Though celebrities seem to have the magic touch that controls what young Americans watch, listen to and wear, they may not be so successful when it comes to inspiring civic duty.
“MTV is always trying to get people involved. And even Rock the Vote, way back to Bill Clinton, you know, the ‘boxers or briefs’ sort of thing. That tries to build up younger participation, but it never really increased,” Lee said. “Even Diddy with the “Vote or Die,” it did not have any really discernible effect. I think what it would take is something more personal, say, if it got to the point where we had to institute the military draft. It gets to the heart of people’s self-interests.”
Haley Perez, an elementary education senior, says that while she would not vote for something because a celebrity would, she feels the power of celebrities should not be overlooked. “I like to have my own opinion,” Perez said. “But I think it’s a good idea for organizations to use celebrities. A lot of young people in America follow pop culture.”
As it turns out, celebrities may have more influence on the youth vote than expected. A 2008 survey done by Washington State University argues that celebrity-driven voting campaigns can draw young voters to the polls, stating that these campaigns “lowered complacency” and that young people were more aware of societal issues.
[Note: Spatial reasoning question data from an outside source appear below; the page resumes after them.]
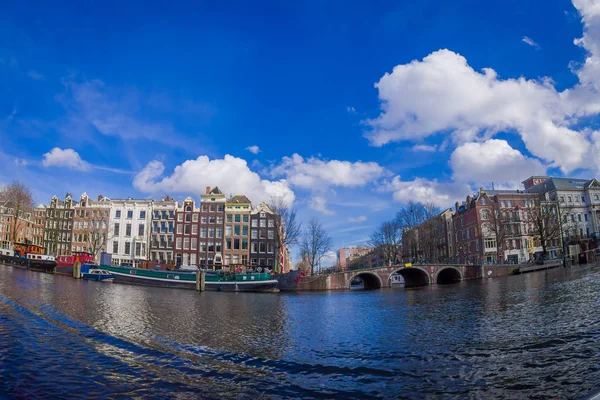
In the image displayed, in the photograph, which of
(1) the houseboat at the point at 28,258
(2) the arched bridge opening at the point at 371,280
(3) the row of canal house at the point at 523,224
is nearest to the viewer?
(1) the houseboat at the point at 28,258

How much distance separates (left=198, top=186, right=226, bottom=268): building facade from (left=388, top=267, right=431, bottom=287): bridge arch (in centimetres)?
3648

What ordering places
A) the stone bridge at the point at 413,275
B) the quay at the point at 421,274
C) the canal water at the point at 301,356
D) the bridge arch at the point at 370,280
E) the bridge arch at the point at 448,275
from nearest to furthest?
the canal water at the point at 301,356, the quay at the point at 421,274, the stone bridge at the point at 413,275, the bridge arch at the point at 370,280, the bridge arch at the point at 448,275

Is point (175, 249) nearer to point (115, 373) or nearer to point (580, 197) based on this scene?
point (115, 373)

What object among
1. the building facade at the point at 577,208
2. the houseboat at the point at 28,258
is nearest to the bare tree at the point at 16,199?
the houseboat at the point at 28,258

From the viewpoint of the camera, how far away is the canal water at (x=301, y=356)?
28.8 ft

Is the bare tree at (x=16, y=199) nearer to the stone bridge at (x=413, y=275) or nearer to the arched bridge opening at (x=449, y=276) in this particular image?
the stone bridge at (x=413, y=275)

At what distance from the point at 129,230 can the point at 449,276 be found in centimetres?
6910

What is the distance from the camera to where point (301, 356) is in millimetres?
12469

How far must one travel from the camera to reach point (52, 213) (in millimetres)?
87188

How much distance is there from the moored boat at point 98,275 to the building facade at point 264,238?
29.9m

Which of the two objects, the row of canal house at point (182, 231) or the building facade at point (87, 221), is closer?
the row of canal house at point (182, 231)

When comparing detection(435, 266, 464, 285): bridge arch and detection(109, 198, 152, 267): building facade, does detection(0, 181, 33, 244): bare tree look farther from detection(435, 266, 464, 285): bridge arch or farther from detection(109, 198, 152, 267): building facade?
detection(435, 266, 464, 285): bridge arch

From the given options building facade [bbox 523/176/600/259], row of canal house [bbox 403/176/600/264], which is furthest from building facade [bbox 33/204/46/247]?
building facade [bbox 523/176/600/259]

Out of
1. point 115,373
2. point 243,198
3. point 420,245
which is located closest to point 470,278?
point 420,245
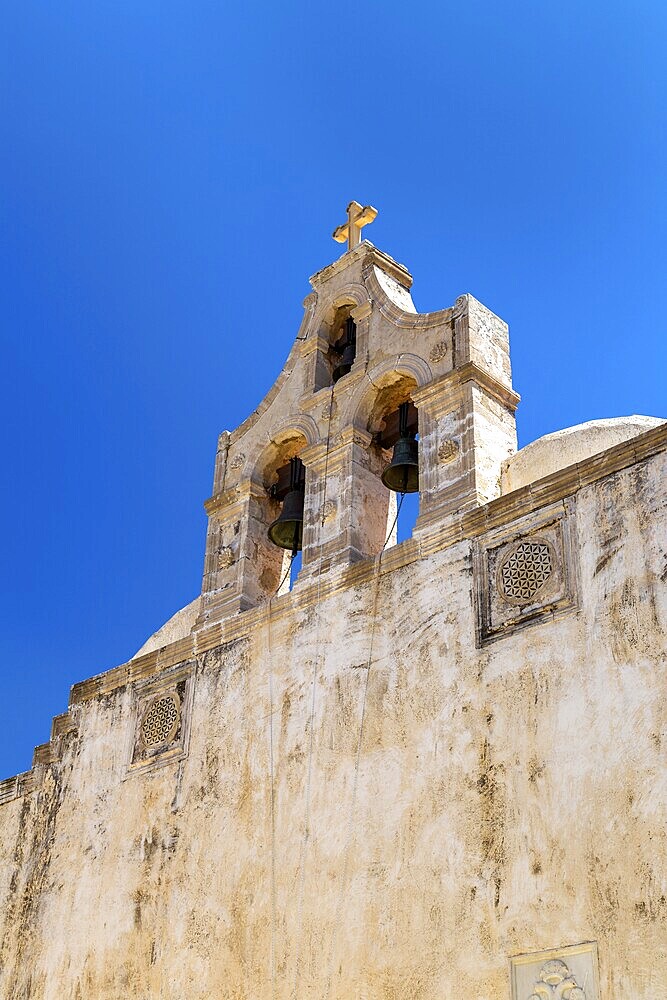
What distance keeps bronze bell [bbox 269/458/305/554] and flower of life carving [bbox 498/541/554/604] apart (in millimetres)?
2148

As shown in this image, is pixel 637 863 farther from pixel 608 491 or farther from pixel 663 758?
pixel 608 491

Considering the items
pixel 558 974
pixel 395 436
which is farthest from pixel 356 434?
pixel 558 974

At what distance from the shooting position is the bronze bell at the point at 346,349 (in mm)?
8547

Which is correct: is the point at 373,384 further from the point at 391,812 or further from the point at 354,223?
the point at 391,812

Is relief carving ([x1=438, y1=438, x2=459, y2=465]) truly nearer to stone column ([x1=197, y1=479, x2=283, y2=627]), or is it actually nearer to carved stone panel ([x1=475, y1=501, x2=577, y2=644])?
carved stone panel ([x1=475, y1=501, x2=577, y2=644])

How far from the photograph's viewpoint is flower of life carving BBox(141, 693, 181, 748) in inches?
297

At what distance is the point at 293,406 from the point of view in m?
8.48

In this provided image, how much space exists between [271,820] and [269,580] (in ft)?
6.49

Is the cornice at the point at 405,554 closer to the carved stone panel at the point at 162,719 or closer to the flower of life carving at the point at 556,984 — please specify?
the carved stone panel at the point at 162,719

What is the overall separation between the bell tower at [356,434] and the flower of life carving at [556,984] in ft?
7.71

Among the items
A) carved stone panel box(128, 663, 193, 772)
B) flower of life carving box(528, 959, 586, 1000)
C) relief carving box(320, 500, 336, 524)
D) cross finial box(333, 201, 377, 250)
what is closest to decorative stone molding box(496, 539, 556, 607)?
relief carving box(320, 500, 336, 524)

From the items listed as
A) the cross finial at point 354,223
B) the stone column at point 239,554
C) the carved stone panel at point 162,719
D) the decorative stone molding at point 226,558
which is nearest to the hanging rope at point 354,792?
the stone column at point 239,554

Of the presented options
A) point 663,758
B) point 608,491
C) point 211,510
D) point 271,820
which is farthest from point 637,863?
point 211,510

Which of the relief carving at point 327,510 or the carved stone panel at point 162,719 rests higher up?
the relief carving at point 327,510
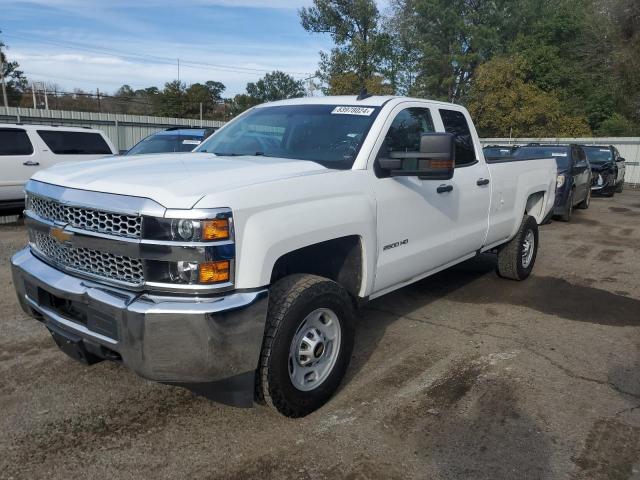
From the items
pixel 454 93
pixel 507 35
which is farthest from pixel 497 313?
pixel 507 35

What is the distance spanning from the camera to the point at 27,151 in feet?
32.7

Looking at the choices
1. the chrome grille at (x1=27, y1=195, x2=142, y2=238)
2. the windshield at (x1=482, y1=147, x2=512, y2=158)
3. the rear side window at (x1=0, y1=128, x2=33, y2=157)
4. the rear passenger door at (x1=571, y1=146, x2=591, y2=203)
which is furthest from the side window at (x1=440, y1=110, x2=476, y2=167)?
the windshield at (x1=482, y1=147, x2=512, y2=158)

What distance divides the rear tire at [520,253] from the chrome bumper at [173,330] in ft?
14.1

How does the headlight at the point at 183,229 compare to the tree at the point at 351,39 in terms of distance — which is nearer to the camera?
the headlight at the point at 183,229

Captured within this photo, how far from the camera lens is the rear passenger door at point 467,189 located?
15.5ft

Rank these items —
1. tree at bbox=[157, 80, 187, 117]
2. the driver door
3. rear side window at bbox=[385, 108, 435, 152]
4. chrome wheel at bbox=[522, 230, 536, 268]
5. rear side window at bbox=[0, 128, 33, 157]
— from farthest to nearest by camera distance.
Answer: tree at bbox=[157, 80, 187, 117], rear side window at bbox=[0, 128, 33, 157], chrome wheel at bbox=[522, 230, 536, 268], rear side window at bbox=[385, 108, 435, 152], the driver door

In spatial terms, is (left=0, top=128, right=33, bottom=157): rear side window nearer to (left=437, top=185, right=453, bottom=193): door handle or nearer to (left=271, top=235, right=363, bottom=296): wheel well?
(left=271, top=235, right=363, bottom=296): wheel well

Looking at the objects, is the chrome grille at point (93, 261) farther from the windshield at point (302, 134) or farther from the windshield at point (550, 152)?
the windshield at point (550, 152)

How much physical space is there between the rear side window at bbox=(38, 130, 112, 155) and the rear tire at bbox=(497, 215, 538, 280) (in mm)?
8521

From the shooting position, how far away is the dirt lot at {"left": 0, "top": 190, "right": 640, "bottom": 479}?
9.20 ft

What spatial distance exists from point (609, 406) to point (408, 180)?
2.01 metres

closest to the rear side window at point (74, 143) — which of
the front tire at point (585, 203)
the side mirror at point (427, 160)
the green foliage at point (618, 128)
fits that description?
the side mirror at point (427, 160)

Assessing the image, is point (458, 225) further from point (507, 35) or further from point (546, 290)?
point (507, 35)

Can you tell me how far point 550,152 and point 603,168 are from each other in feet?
22.1
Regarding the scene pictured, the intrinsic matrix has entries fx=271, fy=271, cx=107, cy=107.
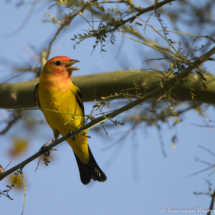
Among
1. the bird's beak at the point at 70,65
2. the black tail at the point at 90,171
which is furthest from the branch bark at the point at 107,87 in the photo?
the black tail at the point at 90,171

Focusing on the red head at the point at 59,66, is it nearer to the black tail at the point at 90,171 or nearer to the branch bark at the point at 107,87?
the branch bark at the point at 107,87

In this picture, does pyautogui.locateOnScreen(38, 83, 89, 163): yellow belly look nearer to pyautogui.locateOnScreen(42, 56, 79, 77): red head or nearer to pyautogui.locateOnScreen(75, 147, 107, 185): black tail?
pyautogui.locateOnScreen(42, 56, 79, 77): red head

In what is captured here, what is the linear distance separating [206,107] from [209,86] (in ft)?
3.90

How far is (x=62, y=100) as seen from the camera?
3387mm

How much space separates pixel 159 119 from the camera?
412 centimetres

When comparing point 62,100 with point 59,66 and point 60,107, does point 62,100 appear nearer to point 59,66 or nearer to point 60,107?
point 60,107

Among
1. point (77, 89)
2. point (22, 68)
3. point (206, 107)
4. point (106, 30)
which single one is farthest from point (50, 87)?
point (206, 107)

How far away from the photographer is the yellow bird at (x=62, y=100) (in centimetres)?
338

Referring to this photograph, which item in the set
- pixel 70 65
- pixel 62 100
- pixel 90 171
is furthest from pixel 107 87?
pixel 90 171

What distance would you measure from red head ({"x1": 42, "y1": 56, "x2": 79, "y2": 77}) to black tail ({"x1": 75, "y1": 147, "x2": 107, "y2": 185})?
132 cm

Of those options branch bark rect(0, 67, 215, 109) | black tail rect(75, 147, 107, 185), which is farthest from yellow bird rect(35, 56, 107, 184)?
branch bark rect(0, 67, 215, 109)

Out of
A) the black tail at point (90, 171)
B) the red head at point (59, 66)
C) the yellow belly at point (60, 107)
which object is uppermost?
the red head at point (59, 66)

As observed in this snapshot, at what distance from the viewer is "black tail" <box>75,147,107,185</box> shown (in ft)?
13.4

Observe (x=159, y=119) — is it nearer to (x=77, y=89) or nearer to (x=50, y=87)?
(x=77, y=89)
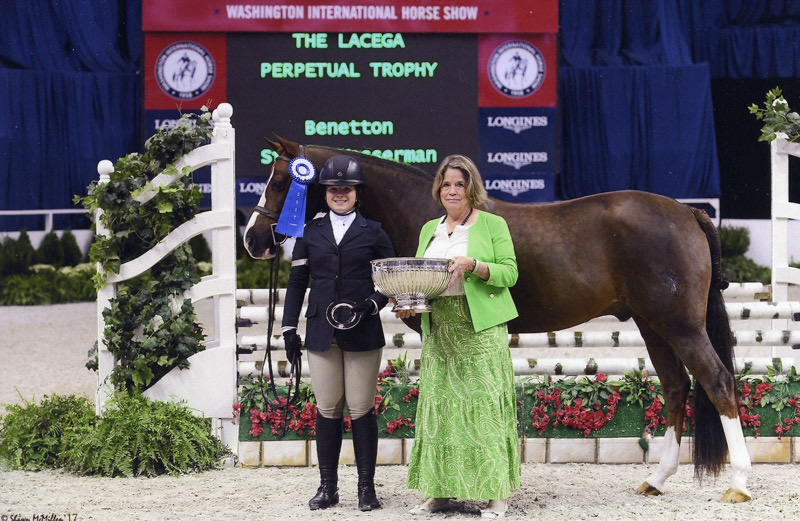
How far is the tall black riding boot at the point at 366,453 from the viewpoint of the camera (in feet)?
13.2

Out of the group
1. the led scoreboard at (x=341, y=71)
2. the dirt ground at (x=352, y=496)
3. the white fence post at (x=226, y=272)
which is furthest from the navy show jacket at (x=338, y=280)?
the led scoreboard at (x=341, y=71)

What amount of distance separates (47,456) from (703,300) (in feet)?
10.9

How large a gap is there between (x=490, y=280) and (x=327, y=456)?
1.06m

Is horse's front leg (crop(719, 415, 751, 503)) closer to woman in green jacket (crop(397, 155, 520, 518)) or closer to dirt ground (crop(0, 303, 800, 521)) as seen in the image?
dirt ground (crop(0, 303, 800, 521))

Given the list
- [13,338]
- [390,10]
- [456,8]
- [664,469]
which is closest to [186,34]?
[390,10]

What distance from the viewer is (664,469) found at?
14.1 feet

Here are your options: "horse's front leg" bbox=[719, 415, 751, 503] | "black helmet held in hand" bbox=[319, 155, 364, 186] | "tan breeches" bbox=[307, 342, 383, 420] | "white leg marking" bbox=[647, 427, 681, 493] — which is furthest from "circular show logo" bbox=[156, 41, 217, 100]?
"horse's front leg" bbox=[719, 415, 751, 503]

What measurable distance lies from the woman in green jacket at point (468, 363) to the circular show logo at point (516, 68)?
5.02m

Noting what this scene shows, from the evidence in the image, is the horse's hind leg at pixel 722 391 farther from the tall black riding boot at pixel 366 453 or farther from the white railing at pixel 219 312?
the white railing at pixel 219 312

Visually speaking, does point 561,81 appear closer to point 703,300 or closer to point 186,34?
point 186,34

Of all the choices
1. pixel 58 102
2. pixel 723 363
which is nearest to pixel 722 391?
pixel 723 363

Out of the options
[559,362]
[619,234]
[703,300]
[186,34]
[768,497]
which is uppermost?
[186,34]

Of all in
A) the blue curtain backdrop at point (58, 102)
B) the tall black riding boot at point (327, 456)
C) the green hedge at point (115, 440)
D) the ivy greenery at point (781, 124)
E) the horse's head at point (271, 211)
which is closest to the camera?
the tall black riding boot at point (327, 456)

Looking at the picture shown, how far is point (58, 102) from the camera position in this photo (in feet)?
37.3
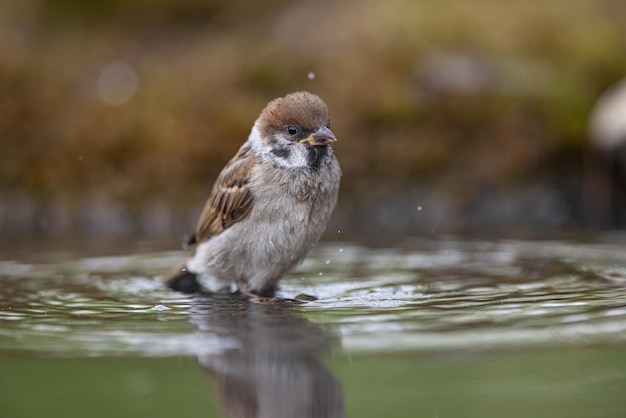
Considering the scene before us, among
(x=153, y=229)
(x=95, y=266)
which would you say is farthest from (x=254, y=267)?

Currently, 44 million Americans aged 18 to 29 will be old enough to vote in the upcoming election.
But how many will actually vote for the next president?
“Honestly, I don’t think American kids get it,” Hamed said. “Even when they do follow elections, they are more likely to point out McCain picking at Obama instead of anything in his platform. I do think that soon they will start to realize that this is their future; that they’re going to have to pay off the debt and may not get to live the affluent lifestyle they dreamed about.”
Due to the economic crisis, explorations in alternative energy, and foreign policy, the young American vote becomes more and more important because the hot button issues are also long-term. And come Inauguration Day, the presence of the president elect will not be felt by just 300 million Americans. The feeling will be magnified 21 times over by the population of the world. After eight years of arguably one of the most controversial administrations ever both domestically and internationally, there is no doubt that the world will be watching.